The images of Gay couples most of the Court had in their minds, and most of the public as well, were of nice white  My-Two-Mommies, exquisitely groomed boys with creative jobs and big buck disposable incomes, and some over the top but endearing Queens.   Despite the fact that many folks of color and many poor and working class people are LBGT, they were largely invisible to the imaginations of the Court.
Gays might well be a minority in America, but they are not regarded by the real power brokers of this country with the dread and fear reserved for Blacks and swarthy immigrants.  In the end the court was willing to abandon the interests of hard core religious opponents in the face of ambiguity on the issue from the real economic powerhouses regularly given every deference.  Scalia knew it, which was why his raging, blistering dissent on the DOMA ruling tarred the entire Court, not just the liberal minority, with invective.
We are all celebrating the half victories for marriage equality in these Court rulings, but we would be well to remember that it was won with a whiff of white skin and economic privilege.
There is much more work ahead, but activists for social justice for the LBGT community cannot forget the damage the same Court has done other minorities and people of color.  We owe those exploited communities real solidarity and a commitment to fight side by side against all oppression. 

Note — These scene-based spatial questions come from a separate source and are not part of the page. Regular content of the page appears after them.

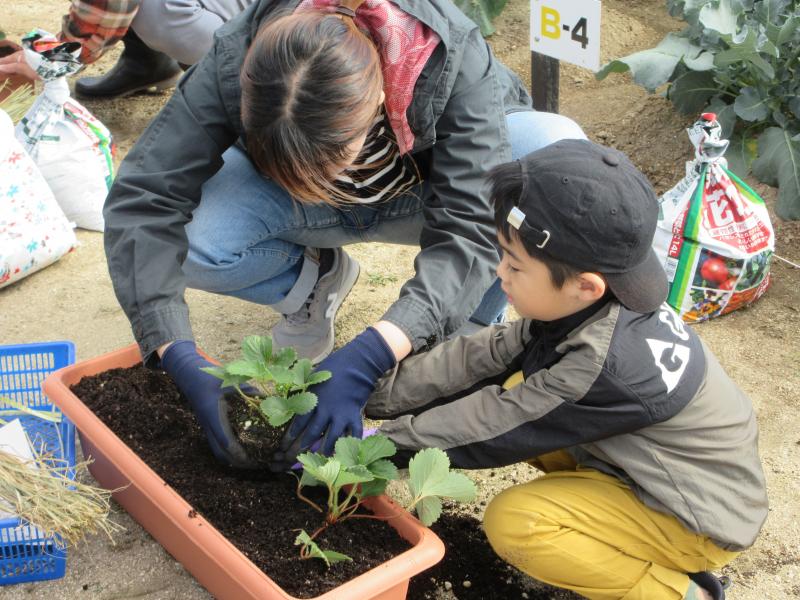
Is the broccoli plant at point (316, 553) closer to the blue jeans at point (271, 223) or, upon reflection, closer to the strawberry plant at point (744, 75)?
the blue jeans at point (271, 223)

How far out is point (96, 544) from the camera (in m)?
1.90

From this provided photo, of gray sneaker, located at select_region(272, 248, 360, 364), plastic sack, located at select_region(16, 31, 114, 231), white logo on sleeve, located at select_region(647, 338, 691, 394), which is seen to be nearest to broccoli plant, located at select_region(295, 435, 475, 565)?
white logo on sleeve, located at select_region(647, 338, 691, 394)

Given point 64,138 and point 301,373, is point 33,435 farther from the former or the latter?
point 64,138

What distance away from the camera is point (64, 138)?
9.66ft

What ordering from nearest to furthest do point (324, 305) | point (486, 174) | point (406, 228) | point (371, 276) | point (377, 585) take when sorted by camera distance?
point (377, 585) → point (486, 174) → point (406, 228) → point (324, 305) → point (371, 276)

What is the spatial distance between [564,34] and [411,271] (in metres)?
0.82

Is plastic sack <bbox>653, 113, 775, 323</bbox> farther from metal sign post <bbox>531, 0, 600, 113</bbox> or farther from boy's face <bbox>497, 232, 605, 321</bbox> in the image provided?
boy's face <bbox>497, 232, 605, 321</bbox>

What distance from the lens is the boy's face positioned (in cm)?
160

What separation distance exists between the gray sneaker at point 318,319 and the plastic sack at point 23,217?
83cm

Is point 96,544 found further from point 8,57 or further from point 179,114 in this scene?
point 8,57

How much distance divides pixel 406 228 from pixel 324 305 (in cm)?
34

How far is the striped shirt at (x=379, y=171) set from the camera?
1.91 m

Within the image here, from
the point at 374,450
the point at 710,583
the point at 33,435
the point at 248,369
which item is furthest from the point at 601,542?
the point at 33,435

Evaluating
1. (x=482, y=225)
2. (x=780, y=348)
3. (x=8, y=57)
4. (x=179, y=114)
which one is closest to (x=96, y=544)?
(x=179, y=114)
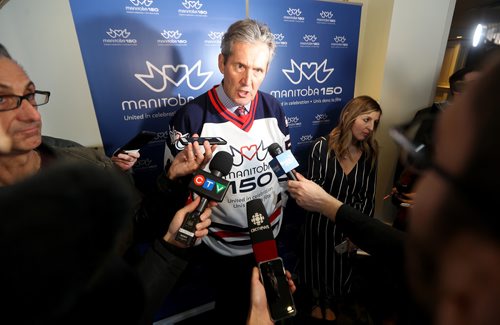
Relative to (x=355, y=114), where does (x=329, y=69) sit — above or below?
above

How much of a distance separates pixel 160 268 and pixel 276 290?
45 cm

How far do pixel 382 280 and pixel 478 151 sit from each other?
7.97 feet

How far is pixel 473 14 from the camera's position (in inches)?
174

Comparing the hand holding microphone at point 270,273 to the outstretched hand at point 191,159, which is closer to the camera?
the hand holding microphone at point 270,273

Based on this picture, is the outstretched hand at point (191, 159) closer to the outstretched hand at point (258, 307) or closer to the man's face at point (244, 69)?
the man's face at point (244, 69)

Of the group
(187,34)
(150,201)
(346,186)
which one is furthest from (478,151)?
(187,34)

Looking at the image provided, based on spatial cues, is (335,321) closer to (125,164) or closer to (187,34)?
(125,164)

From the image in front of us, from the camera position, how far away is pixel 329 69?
2.36m

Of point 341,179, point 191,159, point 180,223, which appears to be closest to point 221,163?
point 191,159

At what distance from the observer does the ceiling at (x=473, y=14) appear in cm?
390

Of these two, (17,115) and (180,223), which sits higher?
(17,115)

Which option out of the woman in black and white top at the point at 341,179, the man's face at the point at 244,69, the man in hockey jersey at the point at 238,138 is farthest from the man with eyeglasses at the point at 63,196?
the woman in black and white top at the point at 341,179

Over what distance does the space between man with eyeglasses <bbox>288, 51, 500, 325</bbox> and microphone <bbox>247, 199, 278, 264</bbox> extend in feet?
2.18

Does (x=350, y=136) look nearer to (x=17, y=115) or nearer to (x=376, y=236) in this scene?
(x=376, y=236)
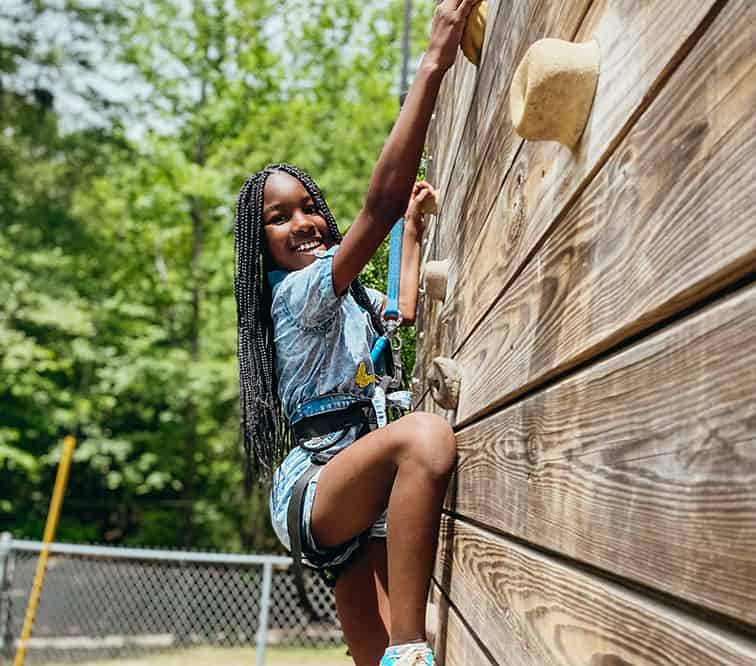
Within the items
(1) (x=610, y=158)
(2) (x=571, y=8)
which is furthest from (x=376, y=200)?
(1) (x=610, y=158)

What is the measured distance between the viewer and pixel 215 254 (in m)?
16.4

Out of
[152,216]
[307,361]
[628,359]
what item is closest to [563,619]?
[628,359]

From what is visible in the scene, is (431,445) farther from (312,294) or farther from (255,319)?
(255,319)

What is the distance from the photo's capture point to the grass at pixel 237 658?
33.4ft

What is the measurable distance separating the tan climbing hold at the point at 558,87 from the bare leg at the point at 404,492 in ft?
2.72

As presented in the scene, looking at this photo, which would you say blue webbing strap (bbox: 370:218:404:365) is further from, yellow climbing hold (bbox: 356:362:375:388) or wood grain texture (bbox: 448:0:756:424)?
wood grain texture (bbox: 448:0:756:424)

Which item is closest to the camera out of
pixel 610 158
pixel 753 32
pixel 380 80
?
pixel 753 32

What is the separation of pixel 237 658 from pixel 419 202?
8.52 meters

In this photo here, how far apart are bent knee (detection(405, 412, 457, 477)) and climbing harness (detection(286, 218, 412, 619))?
0.34 m

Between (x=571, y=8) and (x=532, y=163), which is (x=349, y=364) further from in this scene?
(x=571, y=8)

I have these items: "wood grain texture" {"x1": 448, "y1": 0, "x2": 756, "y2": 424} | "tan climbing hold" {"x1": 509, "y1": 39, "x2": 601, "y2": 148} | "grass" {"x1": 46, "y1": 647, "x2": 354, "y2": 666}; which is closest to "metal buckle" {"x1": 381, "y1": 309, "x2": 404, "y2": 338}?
"wood grain texture" {"x1": 448, "y1": 0, "x2": 756, "y2": 424}

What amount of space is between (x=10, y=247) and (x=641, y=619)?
50.2 ft

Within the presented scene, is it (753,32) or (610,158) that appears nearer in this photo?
(753,32)

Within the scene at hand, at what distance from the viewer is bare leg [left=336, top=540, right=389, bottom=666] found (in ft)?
7.65
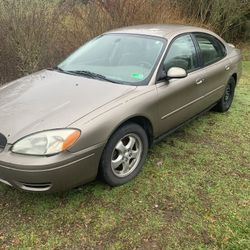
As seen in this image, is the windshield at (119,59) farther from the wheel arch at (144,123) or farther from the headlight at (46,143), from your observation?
the headlight at (46,143)

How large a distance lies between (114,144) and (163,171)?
33.9 inches

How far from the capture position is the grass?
285cm

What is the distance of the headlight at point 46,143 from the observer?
9.34 feet

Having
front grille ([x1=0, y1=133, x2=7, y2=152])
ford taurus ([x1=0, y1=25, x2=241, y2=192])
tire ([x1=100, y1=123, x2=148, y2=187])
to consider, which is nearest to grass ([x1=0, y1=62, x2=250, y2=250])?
tire ([x1=100, y1=123, x2=148, y2=187])

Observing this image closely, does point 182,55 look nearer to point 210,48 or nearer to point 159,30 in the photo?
point 159,30

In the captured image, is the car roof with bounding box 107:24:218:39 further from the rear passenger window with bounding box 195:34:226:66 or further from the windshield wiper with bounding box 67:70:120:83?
the windshield wiper with bounding box 67:70:120:83

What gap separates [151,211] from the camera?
10.5 feet

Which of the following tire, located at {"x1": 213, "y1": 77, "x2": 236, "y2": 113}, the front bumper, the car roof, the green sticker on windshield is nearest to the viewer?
the front bumper

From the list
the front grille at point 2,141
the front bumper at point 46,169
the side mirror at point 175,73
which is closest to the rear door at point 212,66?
the side mirror at point 175,73

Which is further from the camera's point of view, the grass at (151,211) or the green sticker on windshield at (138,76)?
the green sticker on windshield at (138,76)

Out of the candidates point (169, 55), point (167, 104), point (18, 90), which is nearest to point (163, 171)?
point (167, 104)

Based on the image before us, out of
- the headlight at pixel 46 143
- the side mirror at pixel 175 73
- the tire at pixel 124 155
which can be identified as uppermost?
the side mirror at pixel 175 73

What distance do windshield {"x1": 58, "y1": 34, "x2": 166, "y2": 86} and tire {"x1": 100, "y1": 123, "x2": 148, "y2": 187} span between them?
1.85 ft

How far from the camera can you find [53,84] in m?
3.75
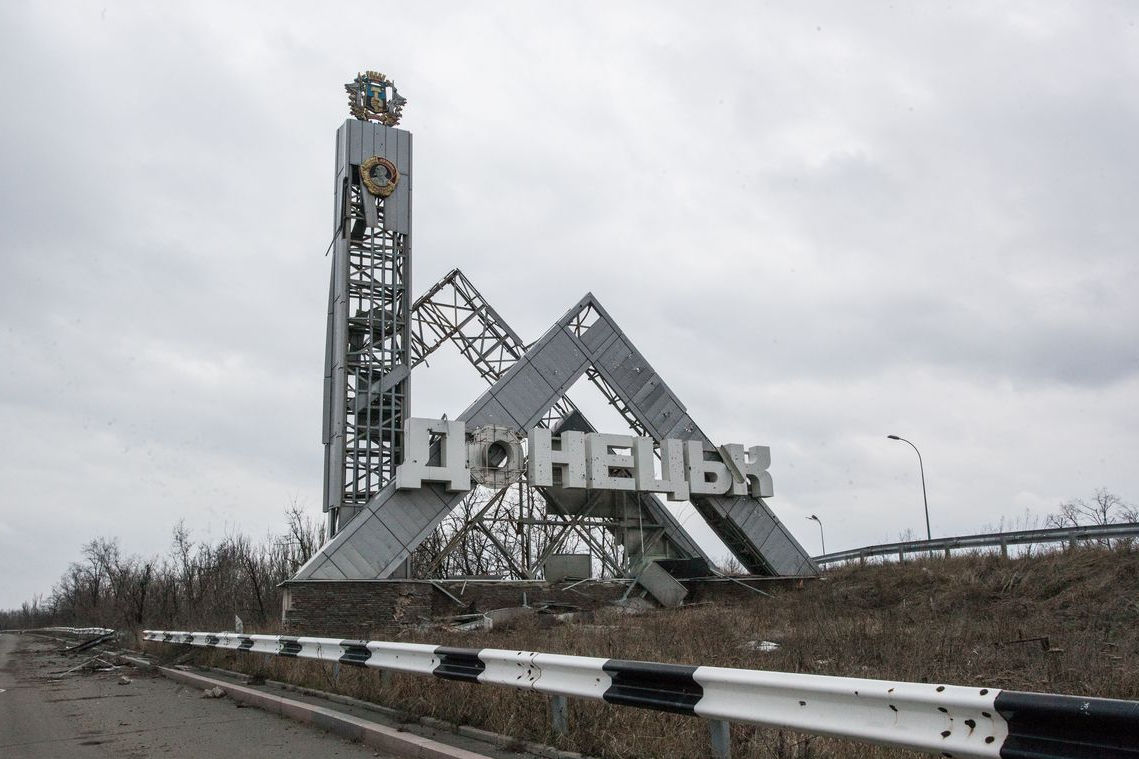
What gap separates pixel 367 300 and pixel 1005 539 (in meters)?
22.2

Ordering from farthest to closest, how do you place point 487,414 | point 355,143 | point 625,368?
point 625,368, point 355,143, point 487,414

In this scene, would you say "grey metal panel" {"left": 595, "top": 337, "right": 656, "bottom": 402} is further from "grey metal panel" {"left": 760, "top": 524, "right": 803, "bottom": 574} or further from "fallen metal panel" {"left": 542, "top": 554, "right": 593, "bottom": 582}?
"grey metal panel" {"left": 760, "top": 524, "right": 803, "bottom": 574}

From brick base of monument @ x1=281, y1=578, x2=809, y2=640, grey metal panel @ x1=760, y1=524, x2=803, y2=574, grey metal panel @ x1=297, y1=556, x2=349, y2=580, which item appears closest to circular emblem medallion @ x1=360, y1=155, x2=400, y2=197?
grey metal panel @ x1=297, y1=556, x2=349, y2=580

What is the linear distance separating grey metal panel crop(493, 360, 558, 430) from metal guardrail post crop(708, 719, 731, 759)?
24.2 meters

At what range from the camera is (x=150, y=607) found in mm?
52969

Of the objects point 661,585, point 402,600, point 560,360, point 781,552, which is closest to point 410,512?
point 402,600

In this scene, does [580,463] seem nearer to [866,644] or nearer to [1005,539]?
[1005,539]

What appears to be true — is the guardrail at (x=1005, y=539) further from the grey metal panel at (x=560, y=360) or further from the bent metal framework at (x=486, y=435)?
the grey metal panel at (x=560, y=360)

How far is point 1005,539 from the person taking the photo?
1020 inches

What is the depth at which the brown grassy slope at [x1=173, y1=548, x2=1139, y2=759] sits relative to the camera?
21.6 ft

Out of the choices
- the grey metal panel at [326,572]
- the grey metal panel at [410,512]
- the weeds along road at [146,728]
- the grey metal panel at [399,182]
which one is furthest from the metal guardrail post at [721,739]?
the grey metal panel at [399,182]

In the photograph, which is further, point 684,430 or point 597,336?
point 684,430

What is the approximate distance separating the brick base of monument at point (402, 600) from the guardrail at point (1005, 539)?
19.5ft

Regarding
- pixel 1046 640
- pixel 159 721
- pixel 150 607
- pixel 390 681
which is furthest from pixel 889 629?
pixel 150 607
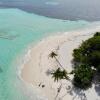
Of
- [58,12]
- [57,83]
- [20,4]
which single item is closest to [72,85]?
[57,83]

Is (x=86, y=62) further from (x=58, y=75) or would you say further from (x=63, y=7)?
(x=63, y=7)

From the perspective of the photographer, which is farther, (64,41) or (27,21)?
(27,21)

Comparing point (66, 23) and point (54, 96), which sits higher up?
point (66, 23)

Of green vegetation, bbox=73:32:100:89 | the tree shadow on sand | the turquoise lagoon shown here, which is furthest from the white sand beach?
the turquoise lagoon

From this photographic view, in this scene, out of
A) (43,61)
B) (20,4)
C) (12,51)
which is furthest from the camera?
(20,4)

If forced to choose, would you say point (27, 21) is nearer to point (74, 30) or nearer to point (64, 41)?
point (74, 30)
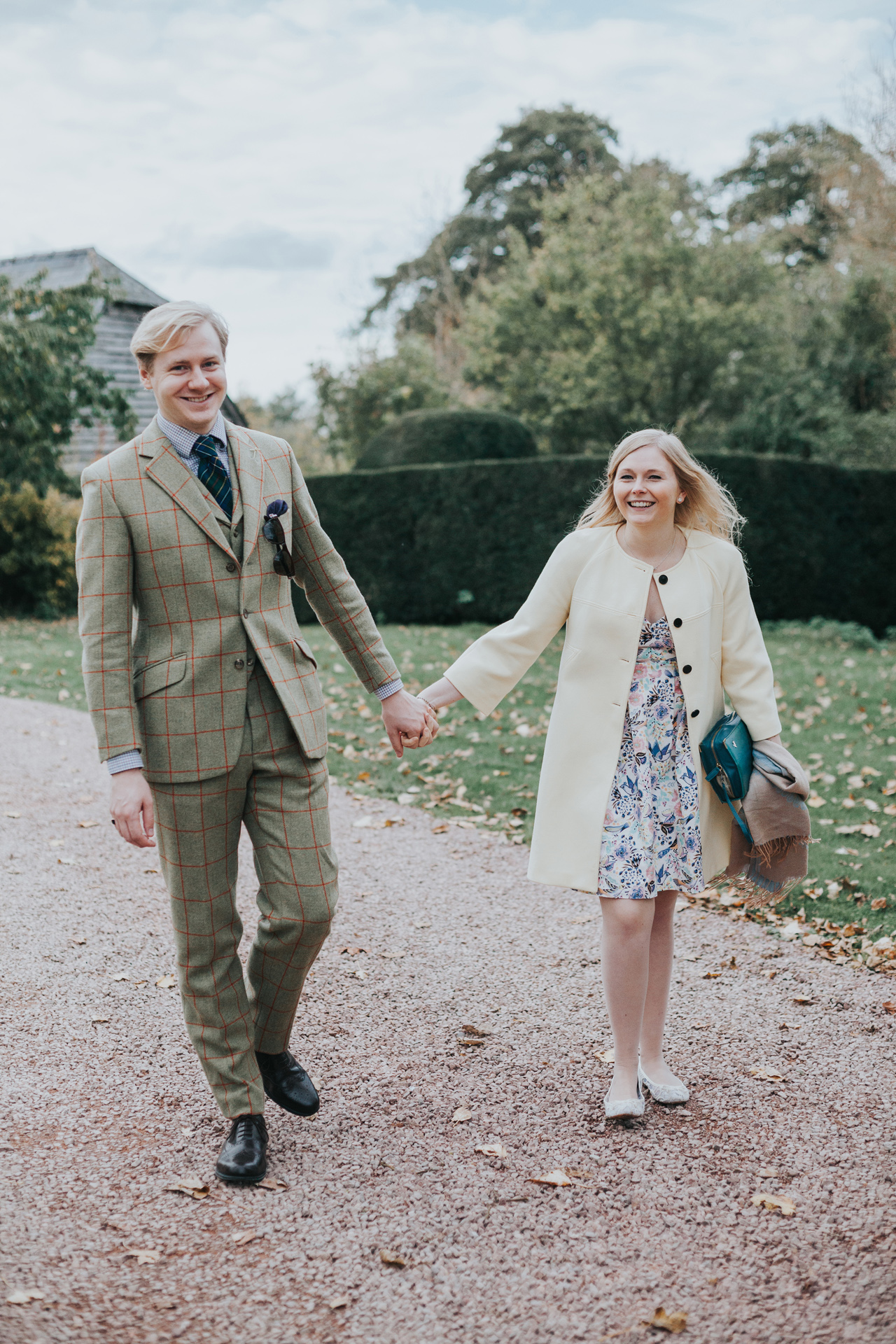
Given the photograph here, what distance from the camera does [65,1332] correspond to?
86.8 inches

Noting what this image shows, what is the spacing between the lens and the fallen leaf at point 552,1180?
2768 mm

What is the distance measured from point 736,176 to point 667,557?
101ft

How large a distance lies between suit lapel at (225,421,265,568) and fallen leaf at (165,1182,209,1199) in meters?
1.59

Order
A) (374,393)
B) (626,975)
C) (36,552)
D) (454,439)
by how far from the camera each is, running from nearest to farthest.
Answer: (626,975)
(454,439)
(36,552)
(374,393)

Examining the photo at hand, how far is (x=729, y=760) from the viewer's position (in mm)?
3023

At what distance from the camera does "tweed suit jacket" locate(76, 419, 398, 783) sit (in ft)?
8.41

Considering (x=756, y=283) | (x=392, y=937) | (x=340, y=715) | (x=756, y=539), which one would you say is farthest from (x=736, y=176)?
(x=392, y=937)

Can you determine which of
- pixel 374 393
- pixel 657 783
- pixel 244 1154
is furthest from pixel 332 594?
pixel 374 393

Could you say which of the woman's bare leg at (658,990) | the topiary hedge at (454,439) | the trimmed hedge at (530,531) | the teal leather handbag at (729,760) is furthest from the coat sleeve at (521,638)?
the topiary hedge at (454,439)

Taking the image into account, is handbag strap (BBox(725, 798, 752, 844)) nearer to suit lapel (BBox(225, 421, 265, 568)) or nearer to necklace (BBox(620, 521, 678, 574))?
necklace (BBox(620, 521, 678, 574))

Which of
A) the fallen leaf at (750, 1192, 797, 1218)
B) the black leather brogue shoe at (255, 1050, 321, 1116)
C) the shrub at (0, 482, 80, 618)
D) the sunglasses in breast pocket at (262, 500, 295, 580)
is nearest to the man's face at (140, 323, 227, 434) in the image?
the sunglasses in breast pocket at (262, 500, 295, 580)

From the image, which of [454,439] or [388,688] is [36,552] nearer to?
[454,439]

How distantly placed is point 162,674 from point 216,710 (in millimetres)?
158

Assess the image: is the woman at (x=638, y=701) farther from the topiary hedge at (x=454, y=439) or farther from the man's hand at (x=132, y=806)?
the topiary hedge at (x=454, y=439)
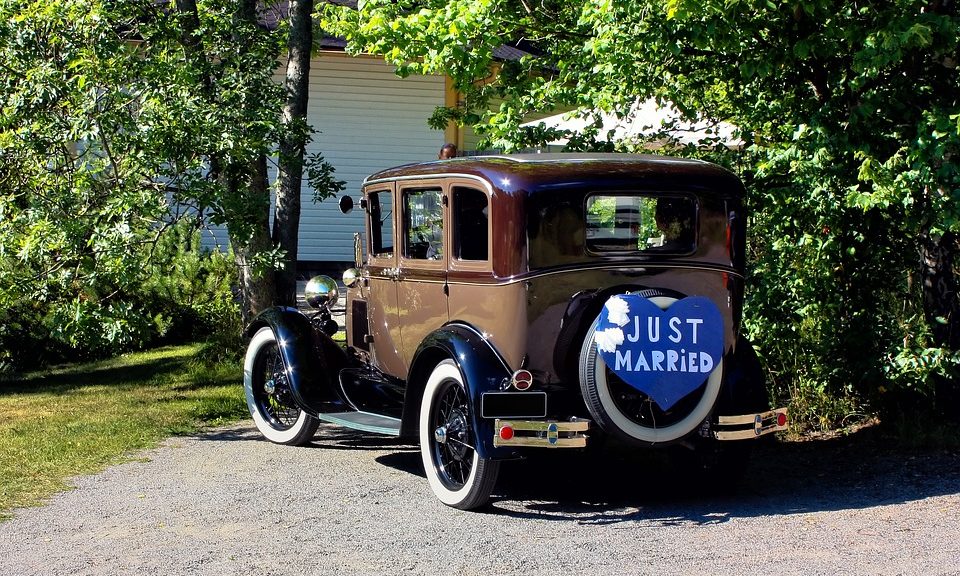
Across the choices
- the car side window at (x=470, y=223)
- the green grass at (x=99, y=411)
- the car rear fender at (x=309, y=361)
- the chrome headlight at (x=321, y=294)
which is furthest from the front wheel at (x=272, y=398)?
the car side window at (x=470, y=223)

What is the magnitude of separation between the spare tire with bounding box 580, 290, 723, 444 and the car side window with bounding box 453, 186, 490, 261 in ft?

Taken on the whole, it is easy to see that this Court did not navigate the illusionary center path but was the consistent champion of privilege and authority.  Reversing the damage that this Court has done will take concerted action in the streets and in the voting booth and a united movement.
Let’s roll up our sleeves and start working.

1 comment:

  1. Vance vs. Ball State also continues the trend so adroitly identified above. The case narrows and simplifies the definition of "supervisor" as it pertains to title VII legislation. I actually agree with the ruling, but the decision is written in a way that I feel sets up an opportunity for employers to dodge the intention of title VII. If they spent a little more time defining how much scheduling, how much direction, how much instruction, etc. one would have to give before the title "supervisor," rather than "coworker" became legally applicable, I think it would be a very good ruling. As it stands, more energy is directed towards making it clear just how an employer can avoid liability than how a person who has been discriminated against can prove it.